* [DESCRIPTION OF THE TASK]:
Everything from the "scientific name: Bos taurus" line to the final line of the listing should be written out exactly. Skip the pictures.

* [DATA TO EXAMINE]:
□ □ □ □

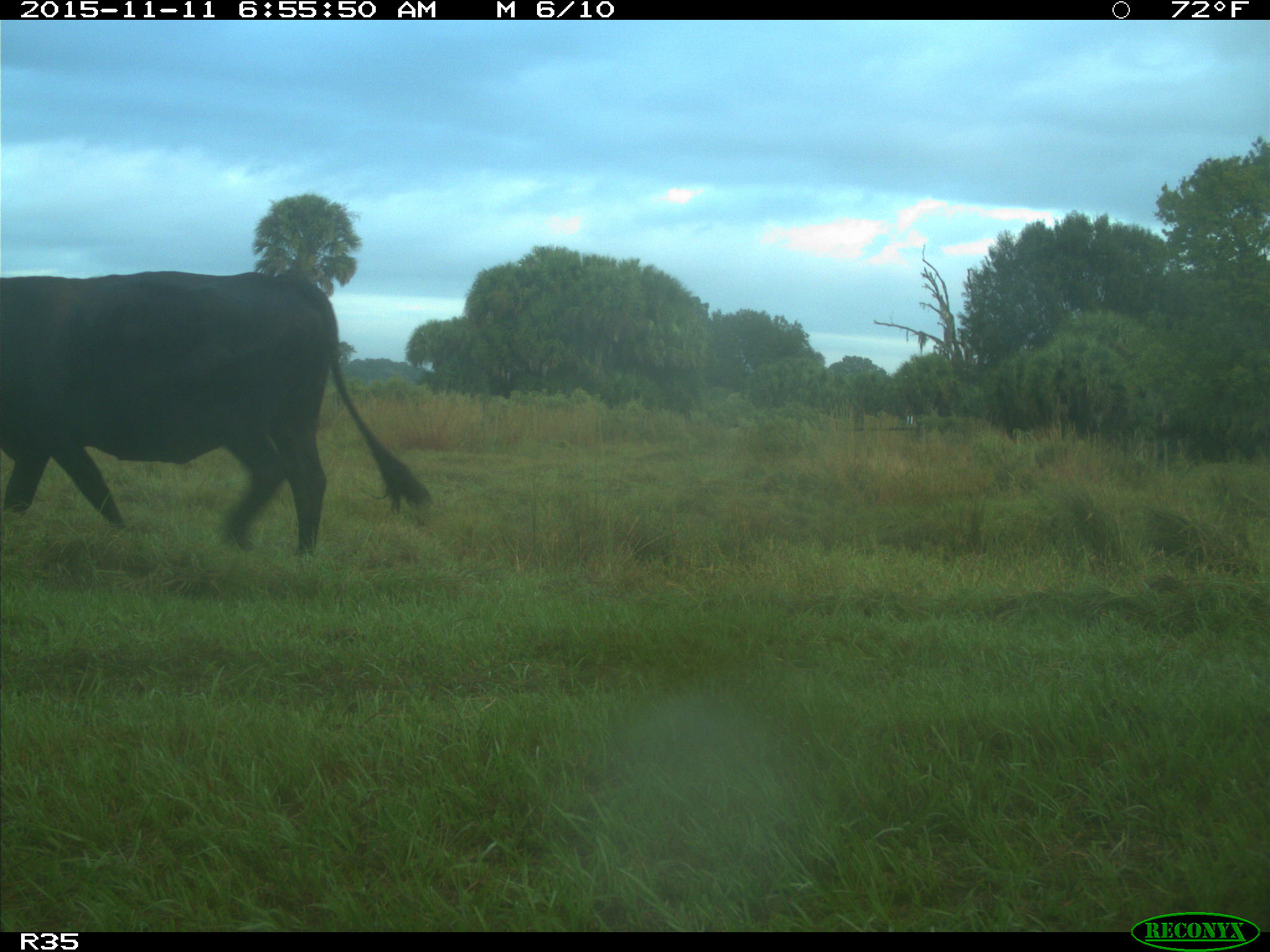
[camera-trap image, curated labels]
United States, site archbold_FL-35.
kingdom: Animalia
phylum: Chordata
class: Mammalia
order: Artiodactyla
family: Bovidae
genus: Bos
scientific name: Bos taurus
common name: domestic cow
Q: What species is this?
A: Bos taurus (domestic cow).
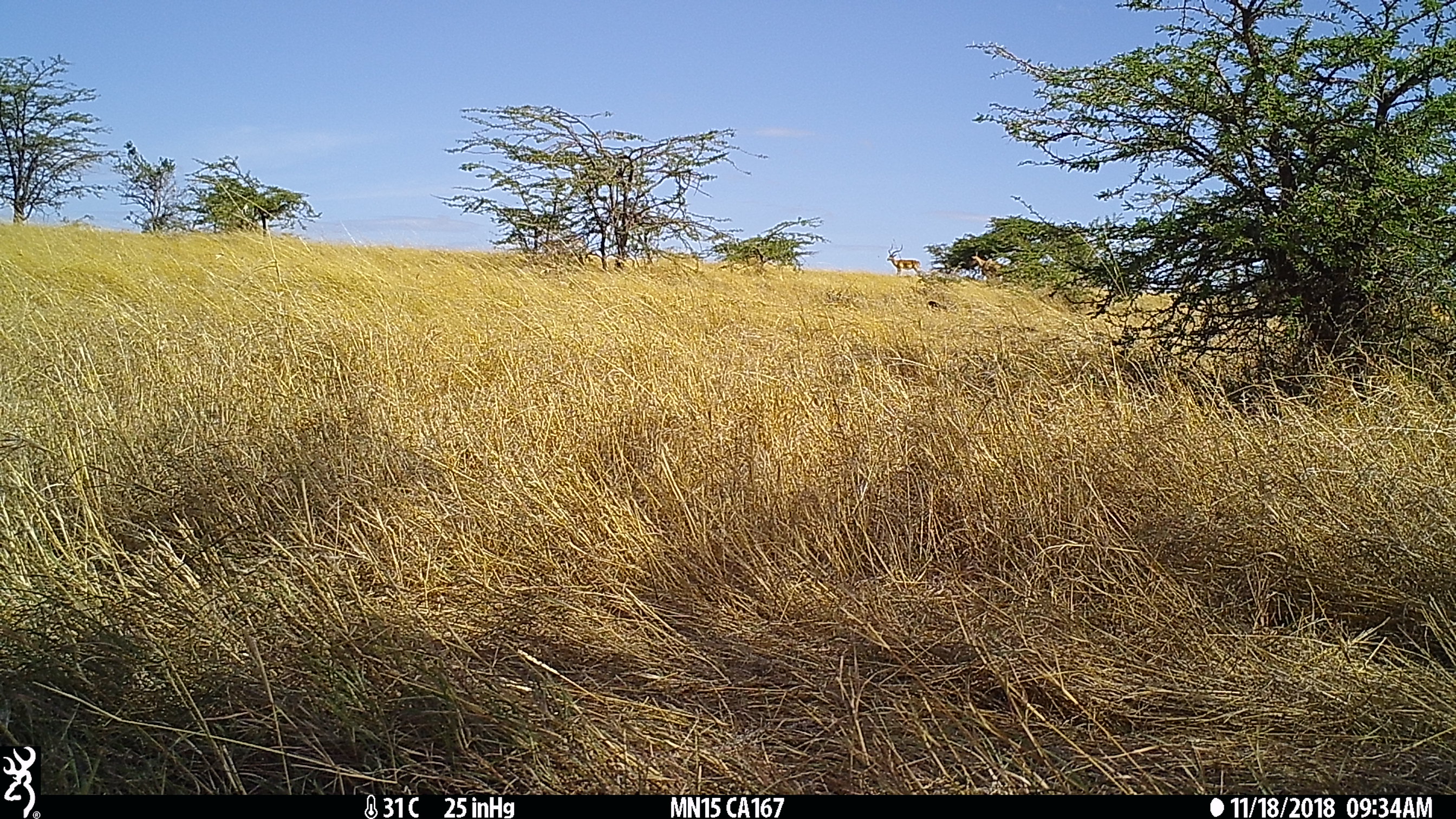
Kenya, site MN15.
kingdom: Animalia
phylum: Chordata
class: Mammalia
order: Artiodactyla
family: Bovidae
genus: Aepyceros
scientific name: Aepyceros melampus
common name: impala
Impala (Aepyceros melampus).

□ □ □ □

* [ANSWER TO THIS EXERCISE]:
scientific name: Bos taurus
common name: domestic cow
Q: What species is this?
A: Bos taurus (domestic cow).
Kenya, site MN15.
kingdom: Animalia
phylum: Chordata
class: Mammalia
order: Artiodactyla
family: Bovidae
genus: Aepyceros
scientific name: Aepyceros melampus
common name: impala
Impala (Aepyceros melampus).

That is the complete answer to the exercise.